◆ **Supplied text**
++++++++
Harnessing Innovation to Serve and Create Value for Patients

By Georgia Mitsi, PhD, MBA, senior director and head of digital healthcare initiatives, Sunovion Pharmaceuticals Inc.

Georgia Mitsi
Georgia Mitsi

Innovation is not a choice but rather a growth mindset, which creates an environment for building a sustainable business. This mindset allows for objectivity and contributions towards a bigger shared purpose. Innovation is about challenging the status quo with processes that do not work and trying new ways. Innovation is driven by positivity and optimism. Innovation offers options and it should be pursued relentlessly because it provides new opportunities for employees to grow and become even more engaged and productive.

Ultimately, innovation can help to ensure a company’s future. But, harnessing innovation does not need to be daunting, and can be done in small steps.

Many types of companies within the healthcare ecosystem have been leveraging technology to harness innovation, and the pharmaceutical industry in particular is exploring new ways to do so, which is changing the established business model. Technology offers opportunities to redefine the future of the pharmaceutical industry and to contribute towards innovation. Technology though is not a panacea and while it is still rapidly evolving, the focus should be on the “how” and not necessarily the “what” of technology. With regard to digital health care, there are three “hows” that should be considered:

  1. Prevention: How can we protect people from getting sick?
  2. Diagnosis: How can we improve people’s healthcare experience?
++++++++
◆ **Source material**
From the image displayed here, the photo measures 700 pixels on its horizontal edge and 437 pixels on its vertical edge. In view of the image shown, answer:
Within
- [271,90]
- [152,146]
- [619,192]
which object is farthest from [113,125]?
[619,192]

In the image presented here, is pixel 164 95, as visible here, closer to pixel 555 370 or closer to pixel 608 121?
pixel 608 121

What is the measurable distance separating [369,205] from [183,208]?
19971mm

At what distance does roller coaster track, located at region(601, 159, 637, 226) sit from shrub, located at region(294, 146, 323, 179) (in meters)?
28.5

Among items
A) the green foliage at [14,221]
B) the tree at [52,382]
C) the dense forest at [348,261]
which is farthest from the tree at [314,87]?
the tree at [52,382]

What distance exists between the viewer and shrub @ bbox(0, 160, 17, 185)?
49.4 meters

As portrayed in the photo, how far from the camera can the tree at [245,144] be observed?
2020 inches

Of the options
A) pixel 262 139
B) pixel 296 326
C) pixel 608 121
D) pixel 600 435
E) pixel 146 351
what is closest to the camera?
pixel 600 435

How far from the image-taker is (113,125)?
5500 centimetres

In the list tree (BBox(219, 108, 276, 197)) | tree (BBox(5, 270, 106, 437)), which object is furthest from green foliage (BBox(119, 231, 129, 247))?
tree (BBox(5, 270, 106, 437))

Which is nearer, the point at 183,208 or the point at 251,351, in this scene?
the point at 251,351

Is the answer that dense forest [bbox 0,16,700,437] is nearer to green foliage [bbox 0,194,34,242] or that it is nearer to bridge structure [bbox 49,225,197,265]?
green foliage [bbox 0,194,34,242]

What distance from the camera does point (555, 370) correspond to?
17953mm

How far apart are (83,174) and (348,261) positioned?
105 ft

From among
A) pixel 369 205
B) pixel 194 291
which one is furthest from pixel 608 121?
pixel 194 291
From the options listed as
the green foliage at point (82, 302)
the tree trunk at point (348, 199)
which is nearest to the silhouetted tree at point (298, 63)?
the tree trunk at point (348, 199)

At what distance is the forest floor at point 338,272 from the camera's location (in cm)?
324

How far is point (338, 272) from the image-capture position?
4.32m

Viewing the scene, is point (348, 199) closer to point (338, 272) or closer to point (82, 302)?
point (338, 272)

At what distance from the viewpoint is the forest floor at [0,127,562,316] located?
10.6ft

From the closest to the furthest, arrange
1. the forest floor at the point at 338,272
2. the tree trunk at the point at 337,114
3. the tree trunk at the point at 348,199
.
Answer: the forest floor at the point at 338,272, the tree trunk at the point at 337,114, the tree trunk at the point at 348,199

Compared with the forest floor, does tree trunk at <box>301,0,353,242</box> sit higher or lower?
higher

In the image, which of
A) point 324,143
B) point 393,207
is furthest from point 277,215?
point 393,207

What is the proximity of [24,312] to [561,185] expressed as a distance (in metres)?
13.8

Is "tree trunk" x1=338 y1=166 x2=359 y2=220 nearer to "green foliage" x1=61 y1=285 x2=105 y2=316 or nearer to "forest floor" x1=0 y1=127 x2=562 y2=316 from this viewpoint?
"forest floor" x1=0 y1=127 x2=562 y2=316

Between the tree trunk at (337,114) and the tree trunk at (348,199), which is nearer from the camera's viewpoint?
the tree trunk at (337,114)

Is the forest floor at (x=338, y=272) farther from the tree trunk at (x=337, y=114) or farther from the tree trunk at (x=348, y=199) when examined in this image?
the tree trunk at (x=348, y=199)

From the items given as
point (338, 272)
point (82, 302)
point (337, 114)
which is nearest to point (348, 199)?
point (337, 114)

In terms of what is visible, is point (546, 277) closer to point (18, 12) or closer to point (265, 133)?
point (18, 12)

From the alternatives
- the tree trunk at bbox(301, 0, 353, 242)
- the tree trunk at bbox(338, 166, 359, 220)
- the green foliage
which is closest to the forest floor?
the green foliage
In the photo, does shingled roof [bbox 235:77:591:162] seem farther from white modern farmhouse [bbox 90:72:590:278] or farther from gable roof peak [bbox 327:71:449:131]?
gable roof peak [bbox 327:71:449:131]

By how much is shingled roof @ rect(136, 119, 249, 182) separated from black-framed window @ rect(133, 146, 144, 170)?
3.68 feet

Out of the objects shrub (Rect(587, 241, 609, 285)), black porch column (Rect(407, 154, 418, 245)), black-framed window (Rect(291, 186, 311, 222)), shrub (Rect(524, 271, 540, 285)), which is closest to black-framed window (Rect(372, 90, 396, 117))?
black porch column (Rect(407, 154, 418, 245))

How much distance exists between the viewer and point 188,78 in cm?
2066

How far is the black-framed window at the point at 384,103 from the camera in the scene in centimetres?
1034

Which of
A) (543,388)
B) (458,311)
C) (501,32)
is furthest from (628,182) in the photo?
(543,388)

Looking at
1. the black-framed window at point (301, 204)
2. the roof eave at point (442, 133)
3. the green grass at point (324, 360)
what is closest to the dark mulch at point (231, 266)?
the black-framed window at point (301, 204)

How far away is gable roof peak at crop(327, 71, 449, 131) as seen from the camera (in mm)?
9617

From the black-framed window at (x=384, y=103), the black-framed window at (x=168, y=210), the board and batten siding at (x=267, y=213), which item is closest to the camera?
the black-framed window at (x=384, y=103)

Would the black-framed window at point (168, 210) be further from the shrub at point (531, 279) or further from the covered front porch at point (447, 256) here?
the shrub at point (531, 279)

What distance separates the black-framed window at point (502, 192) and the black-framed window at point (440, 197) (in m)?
++++++++
◆ **Task**
Answer these questions from the article on innovation for patients above:
(a) What is the author's position at Sunovion Pharmaceuticals Inc.?
(b) According to the article, how can harnessing innovation be done?
(c) What question does the article pair with prevention?

◆ **Finished exercise**
(a) Senior director and head of digital healthcare initiatives.
(b) In small steps.
(c) "How can we protect people from getting sick?"